→ Consigne de l'exercice
Reportez sous forme de liste numérotée les lignes des données ci-dessous, de la ligne contenant "Is point (84, 106)" jusqu'à celle contenant "is nearest to point 179,282?", ces deux lignes comprises, sans les lignes vides. Ne faites figurer aucune image dans votre réponse.

==== Données disponibles ====

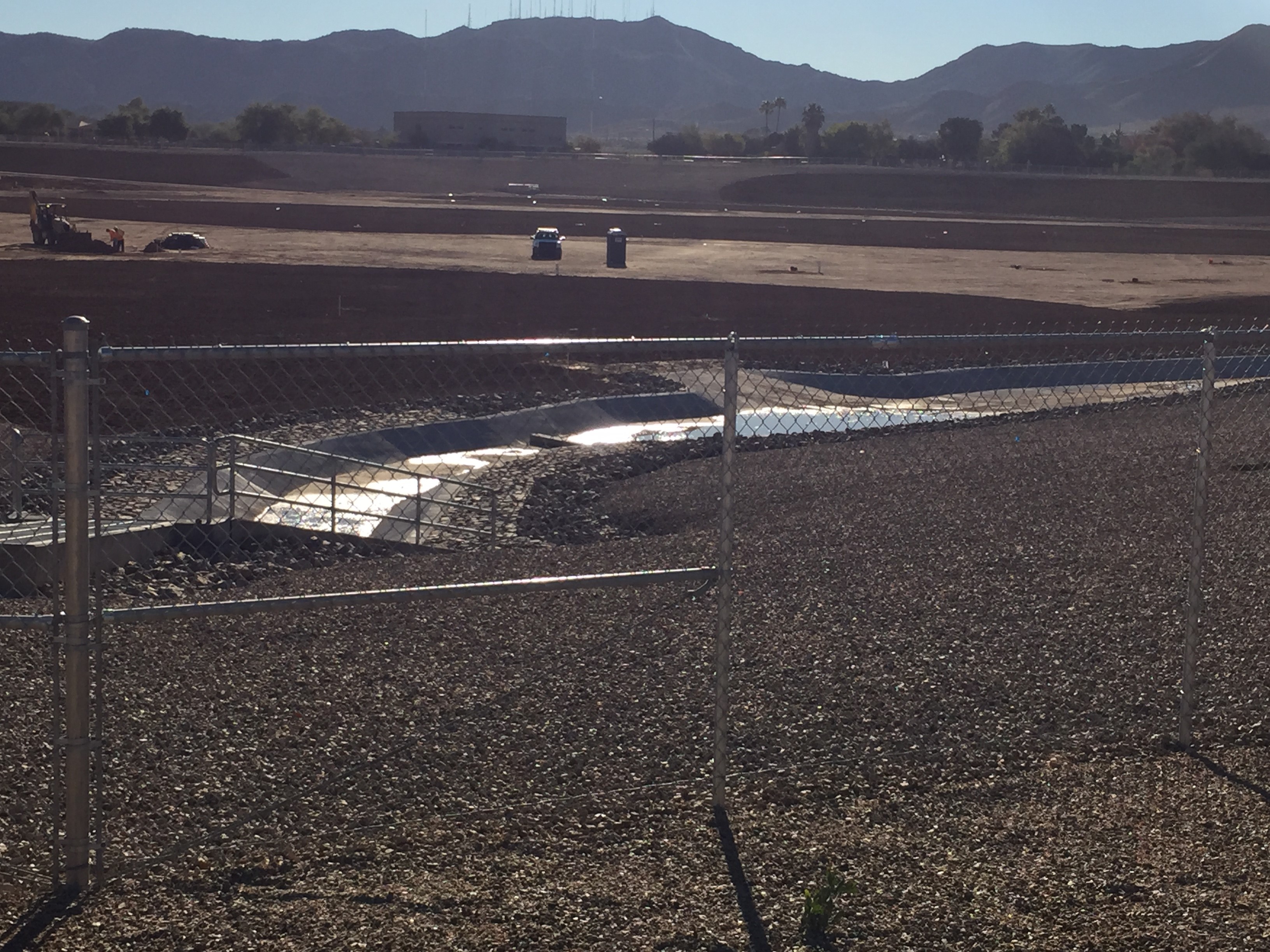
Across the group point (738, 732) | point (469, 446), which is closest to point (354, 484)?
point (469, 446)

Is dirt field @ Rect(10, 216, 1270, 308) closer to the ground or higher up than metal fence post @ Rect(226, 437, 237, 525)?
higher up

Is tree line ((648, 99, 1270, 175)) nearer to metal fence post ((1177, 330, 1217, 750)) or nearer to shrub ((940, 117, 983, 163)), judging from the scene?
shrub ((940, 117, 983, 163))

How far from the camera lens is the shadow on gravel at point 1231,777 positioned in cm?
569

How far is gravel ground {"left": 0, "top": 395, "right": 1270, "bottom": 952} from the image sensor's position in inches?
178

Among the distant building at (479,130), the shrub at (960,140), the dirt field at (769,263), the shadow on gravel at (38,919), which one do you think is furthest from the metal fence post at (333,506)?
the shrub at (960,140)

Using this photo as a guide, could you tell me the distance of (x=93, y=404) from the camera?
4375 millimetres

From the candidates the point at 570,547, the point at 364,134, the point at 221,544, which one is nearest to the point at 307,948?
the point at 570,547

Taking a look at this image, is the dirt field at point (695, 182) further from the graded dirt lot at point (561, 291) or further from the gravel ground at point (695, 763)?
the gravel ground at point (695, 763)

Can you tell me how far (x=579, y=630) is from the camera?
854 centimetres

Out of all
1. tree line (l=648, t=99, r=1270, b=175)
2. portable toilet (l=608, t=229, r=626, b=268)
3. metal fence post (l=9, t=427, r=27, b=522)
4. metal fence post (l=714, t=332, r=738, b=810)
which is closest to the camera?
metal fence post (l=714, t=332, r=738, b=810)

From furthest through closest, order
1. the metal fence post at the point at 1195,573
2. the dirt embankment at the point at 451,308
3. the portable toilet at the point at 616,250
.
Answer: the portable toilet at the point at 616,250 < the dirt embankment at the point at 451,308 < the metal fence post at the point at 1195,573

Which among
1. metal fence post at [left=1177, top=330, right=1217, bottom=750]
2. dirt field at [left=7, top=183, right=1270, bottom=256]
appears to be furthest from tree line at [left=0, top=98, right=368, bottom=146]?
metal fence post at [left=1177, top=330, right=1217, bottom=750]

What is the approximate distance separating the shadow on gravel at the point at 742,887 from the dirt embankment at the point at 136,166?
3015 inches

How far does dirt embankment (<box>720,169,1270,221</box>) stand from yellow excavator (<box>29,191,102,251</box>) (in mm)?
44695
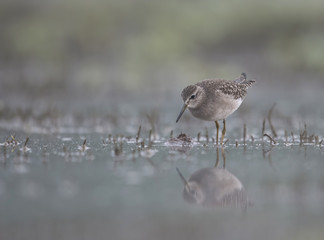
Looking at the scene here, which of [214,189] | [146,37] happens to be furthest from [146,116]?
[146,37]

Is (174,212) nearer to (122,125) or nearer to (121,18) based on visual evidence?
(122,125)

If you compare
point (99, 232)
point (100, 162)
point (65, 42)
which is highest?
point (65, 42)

====
==== Données disponibles ====

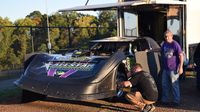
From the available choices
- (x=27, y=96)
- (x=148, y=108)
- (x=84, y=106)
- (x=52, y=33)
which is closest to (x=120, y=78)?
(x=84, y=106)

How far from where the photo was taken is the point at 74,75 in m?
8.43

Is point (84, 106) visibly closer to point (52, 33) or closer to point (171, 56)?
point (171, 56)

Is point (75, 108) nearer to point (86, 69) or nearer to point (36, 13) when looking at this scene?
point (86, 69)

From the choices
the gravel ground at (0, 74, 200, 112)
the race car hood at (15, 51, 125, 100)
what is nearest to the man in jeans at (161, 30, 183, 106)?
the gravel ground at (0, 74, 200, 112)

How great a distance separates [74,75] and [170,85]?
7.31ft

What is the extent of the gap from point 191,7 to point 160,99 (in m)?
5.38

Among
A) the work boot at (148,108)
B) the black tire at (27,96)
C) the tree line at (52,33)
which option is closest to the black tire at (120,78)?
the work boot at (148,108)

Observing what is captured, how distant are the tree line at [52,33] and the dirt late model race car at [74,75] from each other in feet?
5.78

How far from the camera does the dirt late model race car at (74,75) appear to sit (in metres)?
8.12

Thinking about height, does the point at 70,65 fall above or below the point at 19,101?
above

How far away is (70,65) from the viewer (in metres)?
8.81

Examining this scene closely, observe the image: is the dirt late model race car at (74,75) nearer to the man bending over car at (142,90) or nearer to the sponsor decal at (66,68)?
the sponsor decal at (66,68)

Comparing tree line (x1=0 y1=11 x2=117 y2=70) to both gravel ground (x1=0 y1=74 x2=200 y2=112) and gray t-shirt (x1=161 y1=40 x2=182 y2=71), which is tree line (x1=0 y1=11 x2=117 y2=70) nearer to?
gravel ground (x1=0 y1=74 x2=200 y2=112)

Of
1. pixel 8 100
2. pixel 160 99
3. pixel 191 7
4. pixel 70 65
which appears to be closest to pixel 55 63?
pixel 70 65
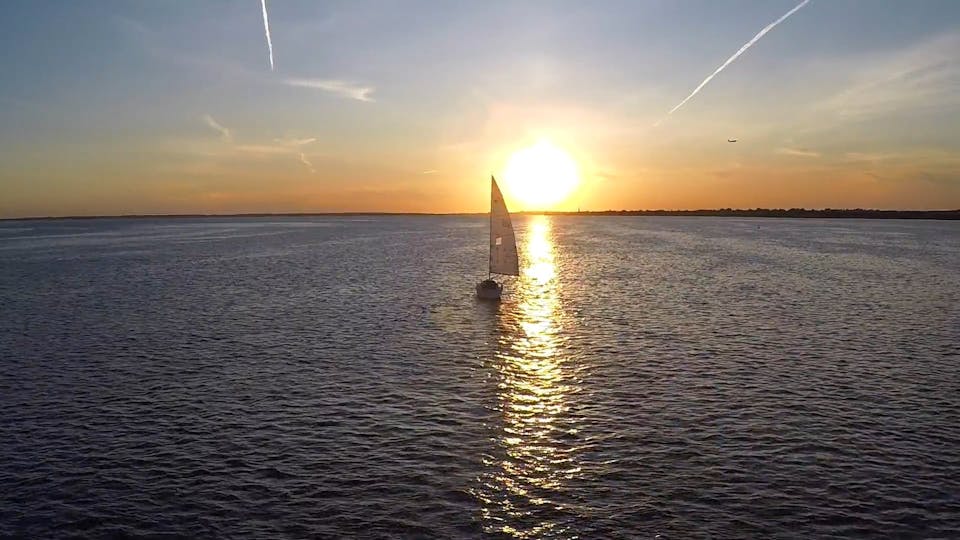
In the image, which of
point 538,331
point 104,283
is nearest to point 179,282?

====

→ Réponse attendue
1. Is point (84, 106) visibly closer to point (52, 33) or closer to point (171, 56)?
2. point (171, 56)
3. Is point (75, 108) nearer to point (86, 69) or nearer to point (36, 13) when looking at this scene?
4. point (86, 69)
5. From the choices
6. the gravel ground at (0, 74, 200, 112)
7. the race car hood at (15, 51, 125, 100)
8. what is nearest to the man in jeans at (161, 30, 183, 106)?
9. the gravel ground at (0, 74, 200, 112)
10. How great a distance separates [74,75] and [170,85]?
11. 7.31ft
12. What is the extent of the gap from point 191,7 to point 160,99 (in m)?
13. 5.38
14. Among
15. A) the work boot at (148,108)
16. B) the black tire at (27,96)
17. C) the tree line at (52,33)
18. which option is closest to the black tire at (120,78)?
19. the work boot at (148,108)
20. Observing what is captured, how distant are the tree line at [52,33] and the dirt late model race car at [74,75] from each other in feet?
21. 5.78
22. How far from the camera does the dirt late model race car at (74,75) appear to sit (in metres)?
23. 8.12
24. Thinking about height, does the point at 70,65 fall above or below the point at 19,101?
25. above
26. How far away is (70,65) from the viewer (in metres)?
27. 8.81
28. Examining this scene closely, observe the image: is the dirt late model race car at (74,75) nearer to the man bending over car at (142,90) or nearer to the sponsor decal at (66,68)?
29. the sponsor decal at (66,68)
30. Comparing tree line (x1=0 y1=11 x2=117 y2=70) to both gravel ground (x1=0 y1=74 x2=200 y2=112) and gray t-shirt (x1=161 y1=40 x2=182 y2=71), which is tree line (x1=0 y1=11 x2=117 y2=70) nearer to?
31. gravel ground (x1=0 y1=74 x2=200 y2=112)
32. Of
33. 1. pixel 8 100
34. 2. pixel 160 99
35. 3. pixel 191 7
36. 4. pixel 70 65
37. which appears to be closest to pixel 55 63?
38. pixel 70 65
39. In the image, which of
40. point 538,331
41. point 104,283
42. is nearest to point 179,282?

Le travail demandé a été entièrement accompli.